In claim drafting, like the song says, “little things mean a lot.” (Mikkelsen Graphic Engineering Inc. v. Zund America, Inc.)
Mikkelsen is the owner of two patents directed to improvements in “graphics-cutting vision systems,” which are systems for mechanically cutting decals or other graphics areas from sheets of material. These systems typically consist of a cutting table, which accepts a sheet of material on which the graphics to be cut have been printed, and a cutting tool movably attached to the table and displaced under the control of an appropriately programmed computer.
To prevent improper cutting, such systems use a sensor or camera to determine whether the sheet has been distorted or incorrectly positioned. If the system detects a problem, it adjusts the pre-programmed cutting path to compensate for the distortion or incorrect placement. The patents claim improved methods and apparatus for detecting and adjusting for such problems by searching for “reference features” printed on the sheet.

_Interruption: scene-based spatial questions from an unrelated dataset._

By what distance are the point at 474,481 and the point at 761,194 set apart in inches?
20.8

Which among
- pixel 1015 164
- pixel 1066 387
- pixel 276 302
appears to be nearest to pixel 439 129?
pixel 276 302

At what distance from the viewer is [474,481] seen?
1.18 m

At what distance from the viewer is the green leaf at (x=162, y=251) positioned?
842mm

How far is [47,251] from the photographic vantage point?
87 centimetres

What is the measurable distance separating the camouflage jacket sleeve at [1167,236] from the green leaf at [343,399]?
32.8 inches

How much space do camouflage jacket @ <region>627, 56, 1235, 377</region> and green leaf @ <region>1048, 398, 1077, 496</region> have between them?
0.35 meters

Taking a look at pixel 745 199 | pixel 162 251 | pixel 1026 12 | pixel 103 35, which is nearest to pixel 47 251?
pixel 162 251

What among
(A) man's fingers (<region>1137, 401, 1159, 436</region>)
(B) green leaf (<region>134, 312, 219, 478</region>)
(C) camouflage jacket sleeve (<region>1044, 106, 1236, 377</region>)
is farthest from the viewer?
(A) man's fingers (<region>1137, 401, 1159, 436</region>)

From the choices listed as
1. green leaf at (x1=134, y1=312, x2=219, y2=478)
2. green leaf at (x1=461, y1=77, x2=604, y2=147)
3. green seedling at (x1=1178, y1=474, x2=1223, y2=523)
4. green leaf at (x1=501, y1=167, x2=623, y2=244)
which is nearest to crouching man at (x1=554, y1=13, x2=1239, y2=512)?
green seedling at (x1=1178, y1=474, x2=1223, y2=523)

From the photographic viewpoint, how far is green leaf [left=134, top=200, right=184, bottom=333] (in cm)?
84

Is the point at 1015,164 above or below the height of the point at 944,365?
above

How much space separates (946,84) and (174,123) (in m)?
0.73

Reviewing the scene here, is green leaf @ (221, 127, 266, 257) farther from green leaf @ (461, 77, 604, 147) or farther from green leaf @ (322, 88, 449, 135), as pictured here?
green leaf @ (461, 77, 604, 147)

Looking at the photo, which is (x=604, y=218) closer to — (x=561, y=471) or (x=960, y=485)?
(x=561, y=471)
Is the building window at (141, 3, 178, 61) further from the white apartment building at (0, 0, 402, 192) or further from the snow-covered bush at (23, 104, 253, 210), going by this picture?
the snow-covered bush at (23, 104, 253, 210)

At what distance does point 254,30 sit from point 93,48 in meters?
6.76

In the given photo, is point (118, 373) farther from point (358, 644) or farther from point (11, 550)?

Mikkelsen sued Zund, alleging infringement of the two graphics-cutting vision patents. The accused systems admittedly included a cutting table and a computer-controlled cutting tool. In response to the suit, however, Zund had “disabled” the search function of the software so that the system could no longer search for “reference features” on the sheet of printed material. Zund asserted that systems with “disabled” software did not infringe the patents-in-suit.
Not surprisingly, Mikkelsen maintained that systems with “disabled” software still infringed. Mikkelsen pointed out that “a user need only change a ‘no’ to a ‘yes’ in two different lines” of computer code to re-enable the search function and contended that an accused product “need only be capable of operating” in an infringing manner in order that sale of that product constitute a direct infringement.
The Court determined that the issue was “whether the claims [of the patents-in-suit] read on a device that contains source code for searching, even if that code has been disabled. Having so framed the issue, the Court found in favor of Zund. “The claims are not drafted in terms of software components but in terms of the actual function of the apparatus. In other words, the apparatus claims specify a device that performs Mikkelsen’s methods, not a device that contains software code for performing Mikkelsen’s methods.” Mikkelsen was defeated by its unfortunate choice of claim language.
THE LESSON TO BE LEARNED: “[f]or a claim to be drawn to capability, the claim language must specify a product that is capable of performing a particular function or operation, not merely a device that actually performs that function or operation.”